* Start EXCERPTED RECORDS *

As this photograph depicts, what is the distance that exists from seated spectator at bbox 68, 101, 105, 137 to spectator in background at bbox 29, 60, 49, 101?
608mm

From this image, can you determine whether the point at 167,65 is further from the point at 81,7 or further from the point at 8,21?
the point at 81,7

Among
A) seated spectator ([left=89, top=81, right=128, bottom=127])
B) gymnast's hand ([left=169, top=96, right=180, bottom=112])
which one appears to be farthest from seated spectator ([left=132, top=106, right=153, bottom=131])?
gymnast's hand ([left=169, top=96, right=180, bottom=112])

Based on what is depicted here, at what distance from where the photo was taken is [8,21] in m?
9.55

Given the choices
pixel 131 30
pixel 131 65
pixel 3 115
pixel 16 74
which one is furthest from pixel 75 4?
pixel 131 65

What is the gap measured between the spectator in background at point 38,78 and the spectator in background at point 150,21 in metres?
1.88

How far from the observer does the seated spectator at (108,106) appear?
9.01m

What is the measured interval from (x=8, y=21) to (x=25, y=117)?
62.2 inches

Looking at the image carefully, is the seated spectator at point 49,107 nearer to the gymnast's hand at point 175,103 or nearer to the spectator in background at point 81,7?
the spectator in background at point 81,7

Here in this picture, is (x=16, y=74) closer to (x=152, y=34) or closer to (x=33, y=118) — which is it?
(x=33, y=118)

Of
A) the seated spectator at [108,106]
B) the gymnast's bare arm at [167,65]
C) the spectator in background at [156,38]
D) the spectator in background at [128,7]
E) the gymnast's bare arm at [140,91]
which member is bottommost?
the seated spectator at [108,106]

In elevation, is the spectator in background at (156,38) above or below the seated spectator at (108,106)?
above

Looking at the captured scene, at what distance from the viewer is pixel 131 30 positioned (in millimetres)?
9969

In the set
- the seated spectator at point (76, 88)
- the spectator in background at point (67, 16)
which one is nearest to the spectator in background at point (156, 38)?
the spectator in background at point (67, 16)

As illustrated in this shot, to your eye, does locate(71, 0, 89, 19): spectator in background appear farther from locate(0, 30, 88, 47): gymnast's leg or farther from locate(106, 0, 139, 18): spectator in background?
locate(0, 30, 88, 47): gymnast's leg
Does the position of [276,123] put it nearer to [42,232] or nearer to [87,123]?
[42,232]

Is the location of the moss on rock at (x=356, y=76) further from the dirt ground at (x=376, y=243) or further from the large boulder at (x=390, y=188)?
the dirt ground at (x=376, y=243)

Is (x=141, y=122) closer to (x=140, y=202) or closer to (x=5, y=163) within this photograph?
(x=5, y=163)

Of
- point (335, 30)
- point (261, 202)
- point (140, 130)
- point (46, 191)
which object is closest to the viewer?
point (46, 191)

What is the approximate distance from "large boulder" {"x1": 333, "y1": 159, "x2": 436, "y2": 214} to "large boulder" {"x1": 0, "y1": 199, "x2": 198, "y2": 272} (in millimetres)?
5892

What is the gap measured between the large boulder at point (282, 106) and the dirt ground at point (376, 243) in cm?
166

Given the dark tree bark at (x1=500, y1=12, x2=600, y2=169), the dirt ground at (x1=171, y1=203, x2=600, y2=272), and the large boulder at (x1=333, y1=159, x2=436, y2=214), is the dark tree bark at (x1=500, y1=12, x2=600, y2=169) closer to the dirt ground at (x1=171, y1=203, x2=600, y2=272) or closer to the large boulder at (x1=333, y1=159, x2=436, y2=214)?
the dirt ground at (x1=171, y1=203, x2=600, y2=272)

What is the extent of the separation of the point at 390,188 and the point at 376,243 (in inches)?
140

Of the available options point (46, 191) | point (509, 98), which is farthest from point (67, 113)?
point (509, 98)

* End EXCERPTED RECORDS *

◆ SHORT EXERCISE ◆
Update the data above by replacing each occurrence of "dark tree bark" with "tree trunk". Keep every other part unchanged.

◆ OUTPUT FOR THIS TASK ◆
As this photograph depicts, what is the distance that exists from seated spectator at bbox 68, 101, 105, 137 to spectator in background at bbox 29, 60, 49, 101?
608mm

From this image, can you determine whether the point at 167,65 is further from the point at 81,7 or further from the point at 8,21?
the point at 81,7

Among
A) seated spectator ([left=89, top=81, right=128, bottom=127])
B) gymnast's hand ([left=169, top=96, right=180, bottom=112])
which one appears to be farthest from seated spectator ([left=132, top=106, right=153, bottom=131])?
gymnast's hand ([left=169, top=96, right=180, bottom=112])

Based on what is depicted here, at what distance from where the photo was taken is [8,21] in m?
9.55

Given the choices
pixel 131 30
pixel 131 65
pixel 3 115
pixel 16 74
which one is furthest from pixel 75 4?
pixel 131 65

What is the gap measured between the spectator in background at point 38,78 and the spectator in background at point 150,21 in metres?
1.88

How far from the observer does the seated spectator at (108,106) appear?
9.01m

What is the measured interval from (x=8, y=21) to (x=25, y=117)?
62.2 inches

Looking at the image carefully, is the seated spectator at point 49,107 nearer to the gymnast's hand at point 175,103 or nearer to the spectator in background at point 81,7?
the spectator in background at point 81,7

Here in this picture, is (x=16, y=74) closer to (x=152, y=34) or closer to (x=33, y=118) — which is it?
(x=33, y=118)

Of
A) the seated spectator at [108,106]
B) the gymnast's bare arm at [167,65]
C) the spectator in background at [156,38]
D) the spectator in background at [128,7]
E) the gymnast's bare arm at [140,91]
which member is bottommost?
the seated spectator at [108,106]

In elevation, is the spectator in background at (156,38) above or below the seated spectator at (108,106)?
above

Looking at the captured scene, at what distance from the viewer is pixel 131 30 positioned (in millimetres)?
9969

In the set
- the seated spectator at point (76, 88)
- the spectator in background at point (67, 16)
which one is nearest to the spectator in background at point (156, 38)?
the spectator in background at point (67, 16)

As illustrated in this shot, to your eye, does locate(71, 0, 89, 19): spectator in background appear farther from locate(0, 30, 88, 47): gymnast's leg or farther from locate(106, 0, 139, 18): spectator in background?
locate(0, 30, 88, 47): gymnast's leg
Does the position of [276,123] put it nearer to [42,232] or nearer to [87,123]?
[42,232]

Is the location of the moss on rock at (x=356, y=76) further from the dirt ground at (x=376, y=243) or further from the large boulder at (x=390, y=188)?
the dirt ground at (x=376, y=243)

Is (x=141, y=122) closer to (x=140, y=202) or closer to (x=5, y=163) within this photograph?
(x=5, y=163)

Of
- point (335, 30)
- point (261, 202)
- point (140, 130)
- point (46, 191)
which object is closest to the viewer?
point (46, 191)

What is the approximate distance from "large boulder" {"x1": 333, "y1": 159, "x2": 436, "y2": 214} to "large boulder" {"x1": 0, "y1": 199, "x2": 198, "y2": 272} (in millimetres)?
5892

What is the gap measured between the large boulder at point (282, 106) and the dirt ground at point (376, 243) in cm?
166

Given the tree trunk at (x1=500, y1=12, x2=600, y2=169), the dirt ground at (x1=171, y1=203, x2=600, y2=272), and the large boulder at (x1=333, y1=159, x2=436, y2=214), is the tree trunk at (x1=500, y1=12, x2=600, y2=169) closer to the dirt ground at (x1=171, y1=203, x2=600, y2=272) or closer to the large boulder at (x1=333, y1=159, x2=436, y2=214)?
the dirt ground at (x1=171, y1=203, x2=600, y2=272)

What is the extent of the separation of the point at 390,188 and the point at 376,243 (in inches)?
140

Of the available options point (46, 191) | point (509, 98), which is farthest from point (67, 113)?
point (509, 98)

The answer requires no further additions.